冒険者ギルドには問題が山積み 11

 全ての情報が出揃いました。


 一部、欠落してしまっている内容もありますが、シビリアン様の追放についての裁判に対する判決を言い渡す情報は出揃ったと判断できます。


「判決を言い渡す前にシビリアン様の追放について、再度多数決を取ることにしますが、その前に五人は現場でパーティーを続けていく意思はありますか?」

「私はないわね」

「俺もだ」


 聖女ミレディーナ様、聖弓シビリアン様が我が身からの言葉にはっきりと否定を口にする。
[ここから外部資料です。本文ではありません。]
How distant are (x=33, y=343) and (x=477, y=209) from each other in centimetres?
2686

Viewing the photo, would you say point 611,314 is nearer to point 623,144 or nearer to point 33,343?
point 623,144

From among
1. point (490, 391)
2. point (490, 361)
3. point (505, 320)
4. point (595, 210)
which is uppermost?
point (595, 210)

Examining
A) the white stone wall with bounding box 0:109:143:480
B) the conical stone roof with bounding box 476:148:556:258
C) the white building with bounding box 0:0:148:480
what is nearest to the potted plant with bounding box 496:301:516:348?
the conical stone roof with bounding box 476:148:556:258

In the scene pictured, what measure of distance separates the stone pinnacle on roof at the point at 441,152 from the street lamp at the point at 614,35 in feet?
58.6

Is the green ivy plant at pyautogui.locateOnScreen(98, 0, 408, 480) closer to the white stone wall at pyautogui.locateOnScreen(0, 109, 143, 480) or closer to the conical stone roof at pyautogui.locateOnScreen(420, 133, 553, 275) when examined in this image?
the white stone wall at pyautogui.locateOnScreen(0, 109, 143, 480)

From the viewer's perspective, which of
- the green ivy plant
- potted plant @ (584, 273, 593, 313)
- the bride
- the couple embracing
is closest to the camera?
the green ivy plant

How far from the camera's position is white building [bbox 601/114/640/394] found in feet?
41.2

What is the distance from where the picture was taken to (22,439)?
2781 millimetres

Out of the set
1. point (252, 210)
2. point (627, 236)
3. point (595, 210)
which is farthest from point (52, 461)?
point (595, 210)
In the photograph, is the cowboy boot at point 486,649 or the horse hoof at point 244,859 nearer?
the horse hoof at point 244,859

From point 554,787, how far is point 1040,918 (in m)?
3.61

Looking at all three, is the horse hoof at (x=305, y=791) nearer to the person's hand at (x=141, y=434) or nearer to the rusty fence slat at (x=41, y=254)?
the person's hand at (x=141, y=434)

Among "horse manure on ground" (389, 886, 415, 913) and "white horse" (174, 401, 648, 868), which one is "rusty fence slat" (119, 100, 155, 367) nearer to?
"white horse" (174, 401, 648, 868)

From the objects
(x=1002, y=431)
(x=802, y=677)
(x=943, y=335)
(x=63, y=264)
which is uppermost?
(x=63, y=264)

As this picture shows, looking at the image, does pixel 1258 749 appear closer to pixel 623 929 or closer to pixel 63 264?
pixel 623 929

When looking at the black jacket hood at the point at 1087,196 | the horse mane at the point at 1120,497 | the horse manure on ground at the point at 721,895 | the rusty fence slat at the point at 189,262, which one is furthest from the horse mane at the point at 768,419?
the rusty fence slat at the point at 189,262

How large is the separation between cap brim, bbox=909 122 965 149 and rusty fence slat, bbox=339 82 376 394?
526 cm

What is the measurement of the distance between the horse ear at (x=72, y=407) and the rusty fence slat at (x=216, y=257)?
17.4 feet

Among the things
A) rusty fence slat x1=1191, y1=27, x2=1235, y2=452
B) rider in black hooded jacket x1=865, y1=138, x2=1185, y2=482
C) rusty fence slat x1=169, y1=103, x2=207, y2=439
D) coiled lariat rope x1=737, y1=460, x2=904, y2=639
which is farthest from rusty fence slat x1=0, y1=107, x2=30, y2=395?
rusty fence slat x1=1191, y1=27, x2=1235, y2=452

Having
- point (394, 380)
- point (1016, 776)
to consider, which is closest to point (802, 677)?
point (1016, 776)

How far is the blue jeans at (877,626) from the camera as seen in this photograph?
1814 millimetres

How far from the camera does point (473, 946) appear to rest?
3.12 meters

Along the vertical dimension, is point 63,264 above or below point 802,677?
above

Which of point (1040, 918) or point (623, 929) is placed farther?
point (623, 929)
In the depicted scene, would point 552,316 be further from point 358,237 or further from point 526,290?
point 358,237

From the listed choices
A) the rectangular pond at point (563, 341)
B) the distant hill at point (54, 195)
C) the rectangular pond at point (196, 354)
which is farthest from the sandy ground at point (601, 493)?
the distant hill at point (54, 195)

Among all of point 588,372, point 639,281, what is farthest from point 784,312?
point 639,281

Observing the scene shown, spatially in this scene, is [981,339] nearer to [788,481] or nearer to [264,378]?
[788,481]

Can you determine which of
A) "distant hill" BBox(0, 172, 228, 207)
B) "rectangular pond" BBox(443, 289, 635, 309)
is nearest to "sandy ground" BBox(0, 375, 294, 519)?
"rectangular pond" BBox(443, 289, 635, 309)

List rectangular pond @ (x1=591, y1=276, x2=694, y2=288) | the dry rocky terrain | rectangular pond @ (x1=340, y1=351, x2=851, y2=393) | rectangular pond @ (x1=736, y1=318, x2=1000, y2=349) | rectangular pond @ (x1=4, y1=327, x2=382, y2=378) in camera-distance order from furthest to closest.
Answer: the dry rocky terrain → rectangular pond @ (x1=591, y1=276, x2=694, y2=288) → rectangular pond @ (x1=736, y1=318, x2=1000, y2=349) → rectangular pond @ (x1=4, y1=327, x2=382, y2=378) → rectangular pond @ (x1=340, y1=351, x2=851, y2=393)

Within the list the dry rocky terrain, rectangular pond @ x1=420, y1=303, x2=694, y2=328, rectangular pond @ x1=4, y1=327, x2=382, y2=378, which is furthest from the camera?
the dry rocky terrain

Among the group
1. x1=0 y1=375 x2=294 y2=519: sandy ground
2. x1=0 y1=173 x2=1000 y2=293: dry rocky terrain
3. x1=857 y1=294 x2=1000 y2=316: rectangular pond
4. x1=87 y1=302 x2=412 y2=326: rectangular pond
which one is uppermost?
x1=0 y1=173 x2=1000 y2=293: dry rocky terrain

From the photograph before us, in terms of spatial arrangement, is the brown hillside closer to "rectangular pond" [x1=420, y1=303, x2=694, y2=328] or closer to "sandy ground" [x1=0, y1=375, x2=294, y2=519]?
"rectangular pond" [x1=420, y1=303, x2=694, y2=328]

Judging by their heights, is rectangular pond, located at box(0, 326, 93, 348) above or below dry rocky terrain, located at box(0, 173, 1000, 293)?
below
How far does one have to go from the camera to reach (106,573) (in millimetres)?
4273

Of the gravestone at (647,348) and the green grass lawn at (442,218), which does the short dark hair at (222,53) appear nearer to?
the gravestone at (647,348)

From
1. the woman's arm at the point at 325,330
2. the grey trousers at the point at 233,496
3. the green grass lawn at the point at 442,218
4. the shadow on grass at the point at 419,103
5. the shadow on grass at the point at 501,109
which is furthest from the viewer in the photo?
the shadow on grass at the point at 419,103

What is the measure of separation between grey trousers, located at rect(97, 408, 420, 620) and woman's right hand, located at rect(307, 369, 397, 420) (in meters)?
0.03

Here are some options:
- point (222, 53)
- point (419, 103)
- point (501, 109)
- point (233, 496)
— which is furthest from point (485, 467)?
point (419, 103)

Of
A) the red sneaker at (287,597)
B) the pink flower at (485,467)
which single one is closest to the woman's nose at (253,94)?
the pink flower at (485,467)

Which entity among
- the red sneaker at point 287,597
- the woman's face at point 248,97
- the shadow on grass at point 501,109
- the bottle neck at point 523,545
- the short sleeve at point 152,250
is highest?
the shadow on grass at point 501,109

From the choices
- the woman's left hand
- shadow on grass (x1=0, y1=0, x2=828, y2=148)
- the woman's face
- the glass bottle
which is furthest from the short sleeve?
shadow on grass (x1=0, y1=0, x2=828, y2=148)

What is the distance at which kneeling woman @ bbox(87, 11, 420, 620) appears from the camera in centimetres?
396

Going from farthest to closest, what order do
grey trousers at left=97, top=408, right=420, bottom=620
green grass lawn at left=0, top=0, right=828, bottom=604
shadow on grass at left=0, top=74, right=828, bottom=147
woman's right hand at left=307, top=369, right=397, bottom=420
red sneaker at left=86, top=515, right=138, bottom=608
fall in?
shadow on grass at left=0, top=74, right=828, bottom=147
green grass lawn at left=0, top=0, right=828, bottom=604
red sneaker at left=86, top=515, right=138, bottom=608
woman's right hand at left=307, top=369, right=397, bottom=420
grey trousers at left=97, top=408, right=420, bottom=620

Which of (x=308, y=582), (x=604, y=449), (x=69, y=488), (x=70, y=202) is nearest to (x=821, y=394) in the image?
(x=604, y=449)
「ふん、全てが明るみに出てスッキリだ! 貴様らのことなどどうでもいい。テルミーのいない世界など意味はない。解散に賛成だ」

「ワシもじゃもうよい」

 

 聖拳ガルディウス様は、ある意味で純粋に好意を持っていたが故に力無く項垂れる。賢者アーロン様も肩を落として解散を受け入れた。


「ちょっ、ちょっと待てよ! みんな国選パーティーへの気持ちはその程度なのか!」

「フォーリング様は続行を望まれますか?」

「当たり前だ! 私は! 私は国選パーティーでいることに自覚と誇り自信を持ってやってきた。それなのにこんな痴情の絡れで終わりを迎えるなんて……」

「お言葉ですが、痴情の絡れと言われますが、最初に追放を言われたのは、フォーリング様です」

「そっ、それはシビリアンが奴隷の少女を殺したことで人間性を疑ったからだ!」

「なるほど、解散は反対ではあるが、未だにシビリアン様の追放は継続ということですね」

「そうだ!」


 果たしては本心はいかがなのでしょうか? そして、シビリアン様はどうして奴隷を凝らされたのでしょうか?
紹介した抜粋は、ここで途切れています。